Project Summary/Abstract
 Resistance to chemotherapy and molecularly targeted therapies is a major problem facing
current cancer research. The development of drug resistance could lead to chemotherapy failure and
tumor relapse, resulting in reduced survival rates. In addition, despite the unprecedented success
achieved in cancer immunotherapy over the past decades, the cancer-cell-intrinsic mechanisms of
resistance result in low response rates of patients which remains a major challenge. Therefore, it is
urgently necessary to develop novel therapy to address these problems. Recently, our laboratory,
headed by my sponsor Dr. Bing Xu, developed anticancer nanomedicine based on enzyme-instructed
self-assembly (EISA). The EISA is capable of selective inhibition of tumor without harming normal
tissues due to its precise spatiotemporal control. Additionally, by targeting multiple targets, EISA hardly
induces acquired drug resistance. Most importantly, combination therapy holds great promise for tumor
prevention and treatment. The overall goal of this project is to overcome cancer drug resistance
through the application of nanotechnology and combination with anticancer immunotherapy. To achieve
this goal, we proposed two following specific aims:
 1) During the F99 phase, I propose to develop anticancer nanomedicines based on EISA to
target loss-of-function (downregulation) and endoplasmic reticulum (ER) in cancer cells for minimizing
the drug resistance and side effect. We designed a two enzyme controlled assembly system to target
the downregulation via the combination of enzyme-instructed assembly and disassembly and tested its
anticancer efficacy and selectivity. We will also study the EISA in targeting ER for cancer inhibition. The
ER targeting ability and dynamic distribution of the designed molecules will be tested. Moreover, we
will elucidate the mechanisms of cancer cell death induced by ER targeting.
 2) For the K00, the direction of my postdoctoral research will focus on improving the anti-tumor
response of immunotherapy through the combination with EISA based nanomedicines.

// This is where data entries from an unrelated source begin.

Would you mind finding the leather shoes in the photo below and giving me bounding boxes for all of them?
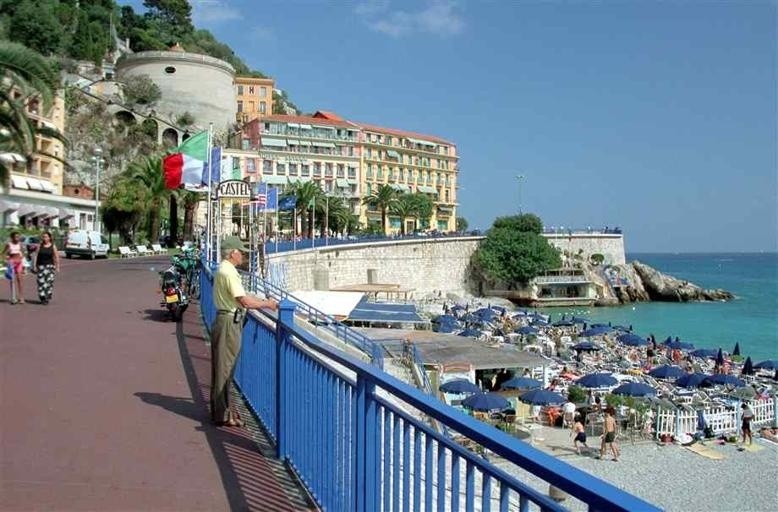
[215,418,246,427]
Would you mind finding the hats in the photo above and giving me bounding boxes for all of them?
[220,236,253,252]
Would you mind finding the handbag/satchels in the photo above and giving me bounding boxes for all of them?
[4,264,15,280]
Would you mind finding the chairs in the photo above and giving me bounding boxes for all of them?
[116,242,168,259]
[479,311,777,432]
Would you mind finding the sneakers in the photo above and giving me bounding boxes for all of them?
[611,458,618,462]
[11,298,25,305]
[41,296,52,304]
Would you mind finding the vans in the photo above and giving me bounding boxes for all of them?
[65,229,111,259]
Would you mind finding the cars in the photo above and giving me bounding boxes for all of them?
[19,236,41,246]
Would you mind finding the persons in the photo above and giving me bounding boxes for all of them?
[0,231,60,305]
[567,415,591,452]
[738,402,756,445]
[207,236,282,428]
[595,406,622,463]
[759,426,778,442]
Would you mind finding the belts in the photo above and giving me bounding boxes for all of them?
[216,310,235,317]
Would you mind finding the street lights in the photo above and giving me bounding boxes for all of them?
[93,148,103,232]
[512,175,528,214]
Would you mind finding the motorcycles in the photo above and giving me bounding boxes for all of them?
[149,246,203,322]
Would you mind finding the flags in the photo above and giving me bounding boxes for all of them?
[240,181,299,214]
[160,130,220,189]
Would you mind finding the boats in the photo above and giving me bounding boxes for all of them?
[529,267,599,306]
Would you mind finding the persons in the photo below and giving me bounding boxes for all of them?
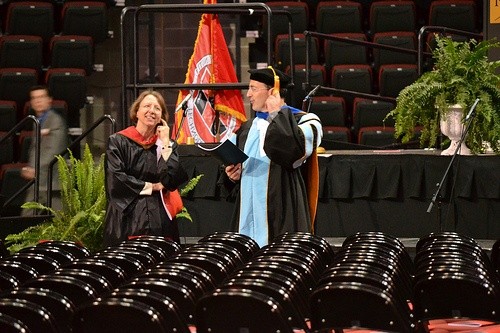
[225,66,323,249]
[104,90,184,245]
[20,87,68,215]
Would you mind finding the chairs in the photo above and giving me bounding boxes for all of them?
[0,232,500,333]
[257,0,477,146]
[0,2,107,208]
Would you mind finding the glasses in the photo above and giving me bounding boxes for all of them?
[248,85,269,92]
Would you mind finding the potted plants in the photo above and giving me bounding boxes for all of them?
[384,32,500,156]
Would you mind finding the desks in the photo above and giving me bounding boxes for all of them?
[175,144,500,237]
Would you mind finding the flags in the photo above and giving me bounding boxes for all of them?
[171,0,247,146]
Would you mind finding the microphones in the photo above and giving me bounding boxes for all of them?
[304,85,320,101]
[466,99,479,120]
[175,94,191,112]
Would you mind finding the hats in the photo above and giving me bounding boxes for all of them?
[247,66,293,93]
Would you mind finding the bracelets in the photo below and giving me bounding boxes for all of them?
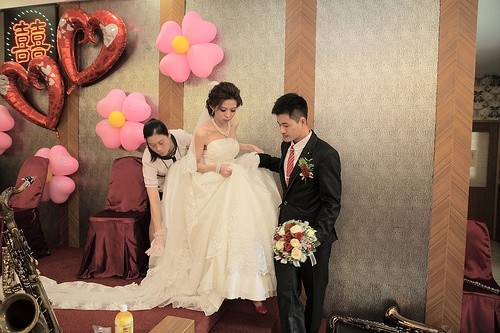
[215,163,222,173]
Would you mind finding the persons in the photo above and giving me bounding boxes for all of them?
[142,118,192,234]
[184,81,268,315]
[255,93,342,333]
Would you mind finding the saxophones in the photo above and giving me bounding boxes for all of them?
[0,176,63,333]
[329,305,441,333]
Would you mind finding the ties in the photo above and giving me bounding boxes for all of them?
[287,146,294,185]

The proposed
postdoctoral training will provide me with new insight and techniques in cancer immunology.

## Key facts

- **NIH application ID:** 10073633
- **Project number:** 4K00CA234746-03
- **Recipient organization:** HARVARD UNIVERSITY
- **Principal Investigator:** Zhaoqianqi Feng
- **Activity code:** K00 (R01, R21, SBIR, etc.)
- **Funding institute:** NIH
- **Fiscal year:** 2020
- **Award amount:** $85,666
- **Award type:** 4N
- **Project period:** 2020-01-01 → 2023-12-31

## Primary source

NIH RePORTER: https://reporter.nih.gov/project-details/10073633

## Citation

> US National Institutes of Health, RePORTER application 10073633, Overcoming Tumor Resistance with Enzyme-Instructed Nanoscale Assemblies and Immunotherapies (4K00CA234746-03). Retrieved via AI Analytics 2026-05-21 from https://api.ai-analytics.org/grant/nih/10073633. Licensed CC0.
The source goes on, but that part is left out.